**TASK TO CARRY OUT**. Your answer must hold only the lines below from the line containing "-ms-flex-align: center;" through the line containing "text-overflow: ellipsis;", each reproduced exactly.

START DATASET RECORDS

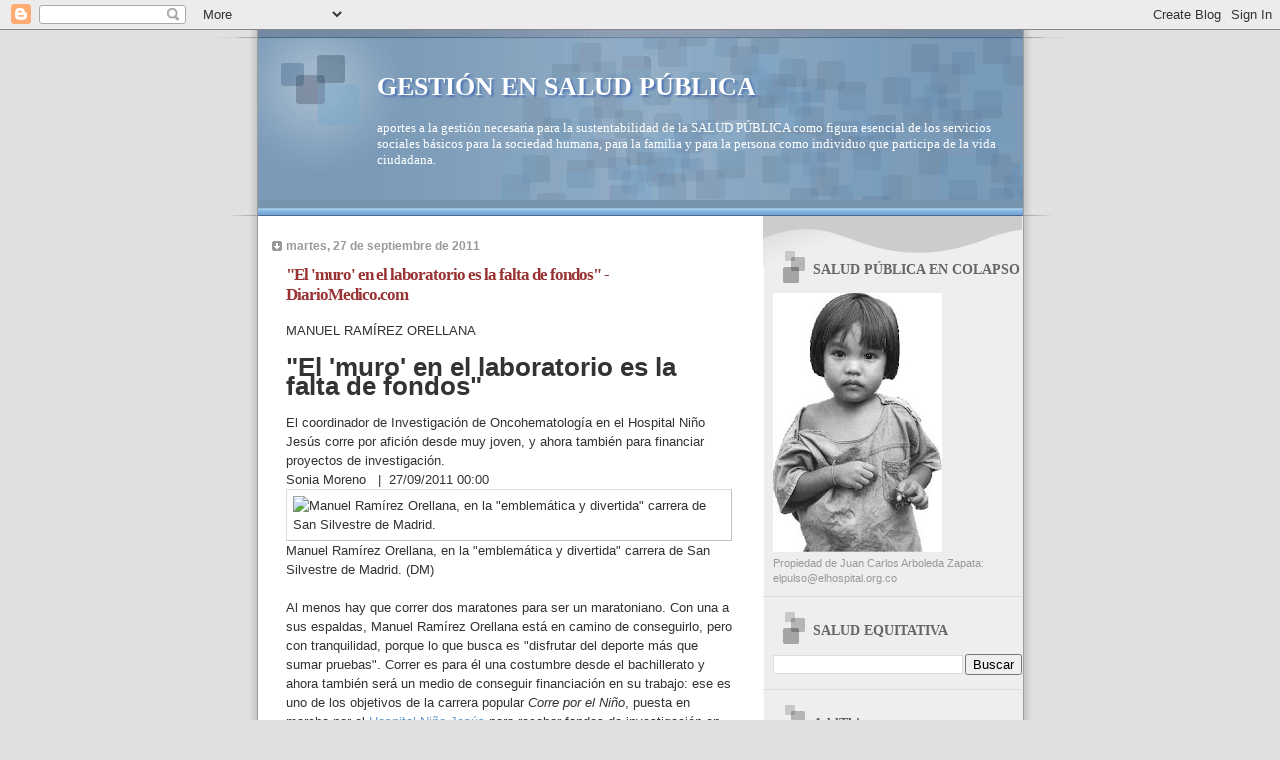

--- FILE ---
content_type: text/html; charset=UTF-8
request_url: https://saludequitativa.blogspot.com/b/stats?style=BLACK_TRANSPARENT&timeRange=ALL_TIME&token=APq4FmDGLEu47NYFR6n3N9_TKz9xnE7cFCvwU4rdQ2jpyf3_nK6QhJVpg028qnX1C4Aq_MMBj2b7TxRFZMSPuwPp6sRKRfQoCw
body_size: -16
content:
{"total":16898528,"sparklineOptions":{"backgroundColor":{"fillOpacity":0.1,"fill":"#000000"},"series":[{"areaOpacity":0.3,"color":"#202020"}]},"sparklineData":[[0,4],[1,6],[2,7],[3,12],[4,27],[5,11],[6,11],[7,6],[8,11],[9,7],[10,14],[11,12],[12,35],[13,12],[14,9],[15,35],[16,35],[17,11],[18,36],[19,11],[20,15],[21,16],[22,23],[23,21],[24,100],[25,19],[26,15],[27,33],[28,49],[29,13]],"nextTickMs":5797}

--- FILE ---
content_type: text/html; charset=utf-8
request_url: https://www.google.com/recaptcha/api2/aframe
body_size: 265
content:
<!DOCTYPE HTML><html><head><meta http-equiv="content-type" content="text/html; charset=UTF-8"></head><body><script nonce="vcCvch-tU9XMniDgNxfmNg">/** Anti-fraud and anti-abuse applications only. See google.com/recaptcha */ try{var clients={'sodar':'https://pagead2.googlesyndication.com/pagead/sodar?'};window.addEventListener("message",function(a){try{if(a.source===window.parent){var b=JSON.parse(a.data);var c=clients[b['id']];if(c){var d=document.createElement('img');d.src=c+b['params']+'&rc='+(localStorage.getItem("rc::a")?sessionStorage.getItem("rc::b"):"");window.document.body.appendChild(d);sessionStorage.setItem("rc::e",parseInt(sessionStorage.getItem("rc::e")||0)+1);localStorage.setItem("rc::h",'1770135159281');}}}catch(b){}});window.parent.postMessage("_grecaptcha_ready", "*");}catch(b){}</script></body></html>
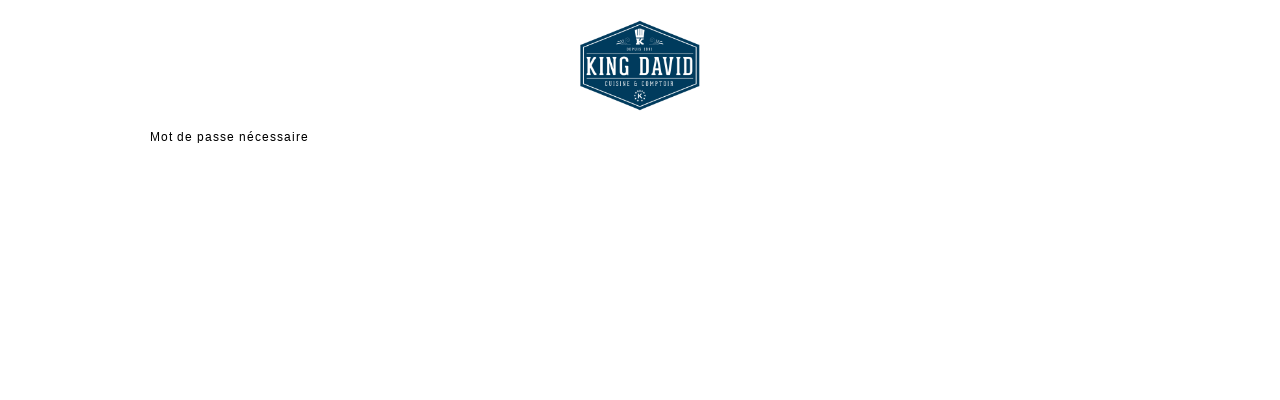

--- FILE ---
content_type: text/html; charset=UTF-8
request_url: https://www.kingdavid.fr/commande-kingdavid/commande-118/
body_size: 1807
content:
<!DOCTYPE html>
<!--[if IE 7]>
<html class="ie ie7" lang="fr-FR">
<![endif]-->
<!--[if IE 8]>
<html class="ie ie8" lang="fr-FR">
<![endif]-->
<!--[if !(IE 7) | !(IE 8) ]><!-->
<html lang="fr-FR">
<!--<![endif]-->
<head>
<meta charset="UTF-8">
<meta name="viewport" content="width=device-width">
<title>FACTURE N°118 Cisco Video Techologies France | KING DAVID &#8211; Cuisine &amp; Comptoir depuis 1991</title>
<link rel="profile" href="http://gmpg.org/xfn/11">
<link rel="pingback" href="https://www.kingdavid.fr/xmlrpc.php">
<!--[if lt IE 9]>
<script src="https://www.kingdavid.fr/wp-content/themes/twentyfourteen/js/html5.js"></script>
<![endif]-->
<!-- Latest compiled and minified CSS -->
<!--<link rel="stylesheet" href="//netdna.bootstrapcdn.com/bootstrap/3.0.3/css/bootstrap.min.css">-->
<link rel="stylesheet" href="https://www.kingdavid.fr/wp-content/themes/kingdavid/css/print.css?2.0.6">
  
            <style>
              
              /**
 * The CSS shown here will not be introduced in the Quickstart guide, but shows
 * how you can use CSS to style your Element's container.
 */
.StripeElement {
  box-sizing: border-box;

  height: 40px;

  padding: 10px 12px;

  border: 1px solid transparent;
  border-radius: 4px;
  background-color: white;

  box-shadow: 0 1px 3px 0 #e6ebf1;
  -webkit-transition: box-shadow 150ms ease;
  transition: box-shadow 150ms ease;
}

.StripeElement--focus {
  box-shadow: 0 1px 3px 0 #cfd7df;
}

.StripeElement--invalid {
  border-color: #fa755a;
}

.StripeElement--webkit-autofill {
  background-color: #fefde5 !important;
}

.guru-stripe-card {
  background-color: #1c3951;
  background-color: #fff;
  border:4px solid #1c3951;
  padding: 40px;
}

.guru-stripe-card * {
  font-family: Roboto, Open Sans, Segoe UI, sans-serif;
  font-size: 16px;
  font-weight: 500;
}

.guru-stripe-card fieldset {
  margin: 0 15px 20px;
  padding: 0;
  border-style: none;
  background-color: #7795f8;
  box-shadow: 0 6px 9px rgba(50, 50, 93, 0.06), 0 2px 5px rgba(0, 0, 0, 0.08),
    inset 0 1px 0 #829fff;
  border-radius: 4px;
}

.guru-stripe-card .row {
  display: -ms-flexbox;
  display: flex;
  -ms-flex-align: center;
  align-items: center;
  margin-left: 15px;
}

.guru-stripe-card .row + .row {
  border-top: 1px solid #819efc;
}

.guru-stripe-card label {
  width: 15%;
  min-width: 70px;
  padding: 11px 0;
  color: #1c3951;
  overflow: hidden;
  text-overflow: ellipsis;
  white-space: all;
  font-size: 0.8em;
}
.guru-stripe-card p {
  color: #1c3951;
  font-size: 0.8em;
}

.guru-stripe-card input, .guru-stripe-card button {
  -webkit-appearance: none;
  -moz-appearance: none;
  appearance: none;
  outline: none;
  border-style: none;
}

.guru-stripe-card input:-webkit-autofill {
  -webkit-text-fill-color: #fce883;
  transition: background-color 100000000s;
  -webkit-animation: 1ms void-animation-out;
}

.guru-stripe-card .StripeElement--webkit-autofill {
  background: transparent !important;
}

.guru-stripe-card .StripeElement {
  width: 100%;
  padding: 11px 15px 11px 0;
}

.guru-stripe-card input {
  width: 100%;
  padding: 11px 15px 11px 0;
  color: #fff;
  background-color: transparent;
  -webkit-animation: 1ms void-animation-out;
}

.guru-stripe-card input::-webkit-input-placeholder {
  color: #87bbfd;
}

.guru-stripe-card input::-moz-placeholder {
  color: #87bbfd;
}

.guru-stripe-card input:-ms-input-placeholder {
  color: #87bbfd;
}

.guru-stripe-card button {
  display: block;
/*  width: calc(100% - 30px); */
  height: 40px;
  margin: 40px 0 0;
  background-color: #1c3951;
  border:4px solid #1c3951;
/*  box-shadow: 0 6px 9px rgba(50, 50, 93, 0.06), 0 2px 5px rgba(0, 0, 0, 0.08),
    inset 0 1px 0 #ffb9f6;
    /*
  border-radius: 4px;
  border:4px solid #1c3951;
  */

  color: #fff;
  font-weight: 600;
  cursor: pointer;
}

.guru-stripe-card button:hover {
  color: #1c3951;
  background-color: #fff;
  /*box-shadow: 0 6px 9px rgba(50, 50, 93, 0.06), 0 2px 5px rgba(0, 0, 0, 0.08),
    inset 0 1px 0 #e298d8;*/
}

.guru-stripe-card button:active {
  background-color: #1c3951;
  color: #fff;
  /*box-shadow: 0 6px 9px rgba(50, 50, 93, 0.06), 0 2px 5px rgba(0, 0, 0, 0.08),
    inset 0 1px 0 #e298d8;*/
}

.guru-stripe-card .error svg .base {
  fill: #fff;
}

.guru-stripe-card .error svg .glyph {
  fill: #6772e5;
}

.guru-stripe-card .error .message {
  color: #fff;
}

.guru-stripe-card .success .icon .border {
  stroke: #87bbfd;
}

.guru-stripe-card .success .icon .checkmark {
  stroke: #fff;
}

.guru-stripe-card .success .title {
  color: #fff;
}

.guru-stripe-card .success .message {
  color: #9cdbff;
}

.guru-stripe-card .success .reset path {
  fill: #fff;
}
#guru-stripe-log {
  color: #1c3951;
  font-size: 1.1em;
}

.loading::before {
  content: ' ';
  position: absolute;
  width:100%;
  height: 100%;
  background-color: rgba(255,255,255,0.7);
  top:0;
  left:0;
  z-index: 2;
}

            </style>
</head>

<body class="kd_order-template-default single single-kd_order postid-967 wp-embed-responsive masthead-fixed full-width singular" data-url="https://www.kingdavid.fr/commande-kingdavid/commande-118/">
    
    
<div id="page" class="hfeed site">
    <div class="containerz">
      <a href="https://www.kingdavid.fr"  id="logo"><img src="https://www.kingdavid.fr/wp-content/themes/kingdavid/img/KD_LOGO_WEB.png" /></a>    
    
            <p>Mot de passe nécessaire</p>
       
                </div><!-- .container -->
    </div><!-- #page -->
</body>
</html>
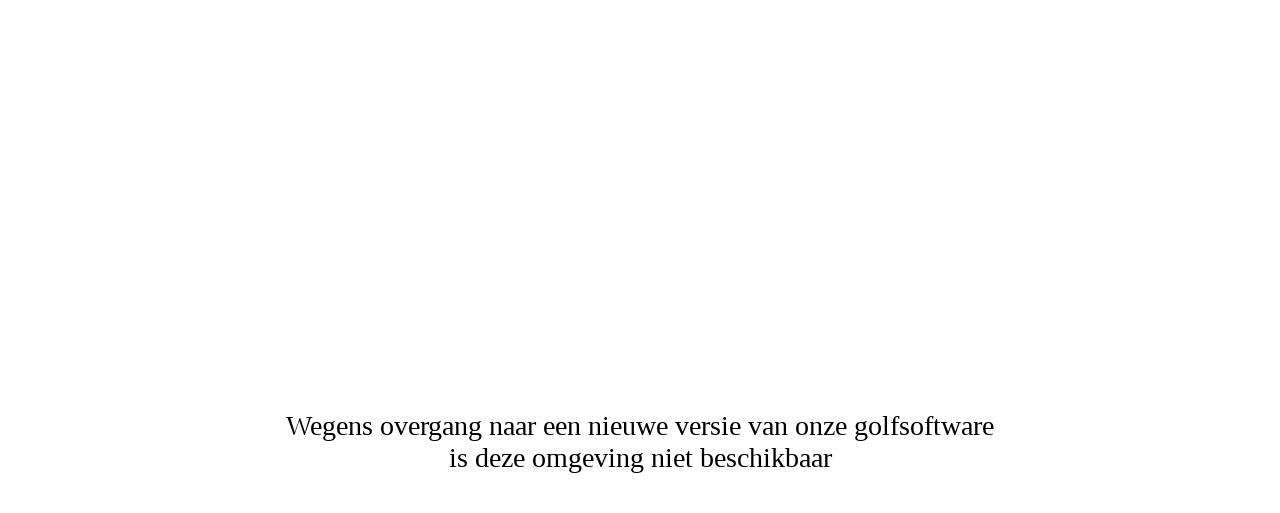

--- FILE ---
content_type: text/html; charset=UTF-8
request_url: https://cromstrijen.prowaregolf.nl/authenticate/passwordrequest/locate/Login
body_size: 905
content:
<style>
    .roterende-afbeelding {
        width: 100px;
        height: 100px;
        background-image: url('balletje1.jpg'); /* Vervang dit door het pad naar jouw afbeelding */
        background-size: cover;
        animation: rotatie 4s linear infinite; /* 4s is de duur van de animatie, je kunt dit aanpassen */
        position: absolute;
        left: calc(50% - 50px);
        transform: translate(-50%, -50%);
    }

    @keyframes rotatie {
        from {
            transform: rotate(0deg);
        }
        to {
            transform: rotate(360deg);
        }
    }    
</style>


    <div class="roterende-afbeelding"></div>

<div style="width: 100%; text-align: center; margin-top: 250px; font-size: 28px;">
    <br><br><br><br><br>
    Wegens overgang naar een nieuwe versie van onze golfsoftware<br> is deze omgeving niet beschikbaar
</div>

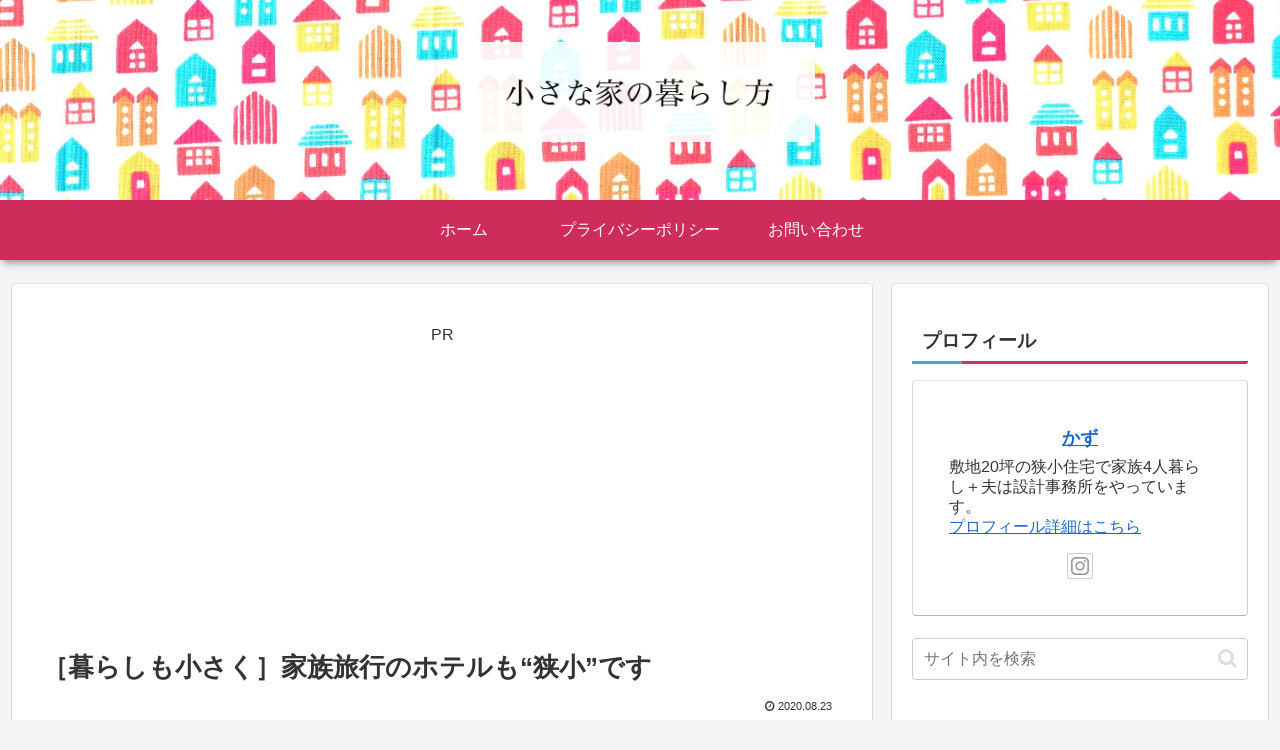

--- FILE ---
content_type: text/html; charset=utf-8
request_url: https://www.google.com/recaptcha/api2/aframe
body_size: 269
content:
<!DOCTYPE HTML><html><head><meta http-equiv="content-type" content="text/html; charset=UTF-8"></head><body><script nonce="BdbwL8jQ0snuk57P4RwZAQ">/** Anti-fraud and anti-abuse applications only. See google.com/recaptcha */ try{var clients={'sodar':'https://pagead2.googlesyndication.com/pagead/sodar?'};window.addEventListener("message",function(a){try{if(a.source===window.parent){var b=JSON.parse(a.data);var c=clients[b['id']];if(c){var d=document.createElement('img');d.src=c+b['params']+'&rc='+(localStorage.getItem("rc::a")?sessionStorage.getItem("rc::b"):"");window.document.body.appendChild(d);sessionStorage.setItem("rc::e",parseInt(sessionStorage.getItem("rc::e")||0)+1);localStorage.setItem("rc::h",'1769007298511');}}}catch(b){}});window.parent.postMessage("_grecaptcha_ready", "*");}catch(b){}</script></body></html>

END DATASET RECORDS

**ANSWER TO THIS TASK**.
  -ms-flex-align: center;
  align-items: center;
  margin-left: 15px;
}

.guru-stripe-card .row + .row {
  border-top: 1px solid #819efc;
}

.guru-stripe-card label {
  width: 15%;
  min-width: 70px;
  padding: 11px 0;
  color: #1c3951;
  overflow: hidden;
  text-overflow: ellipsis;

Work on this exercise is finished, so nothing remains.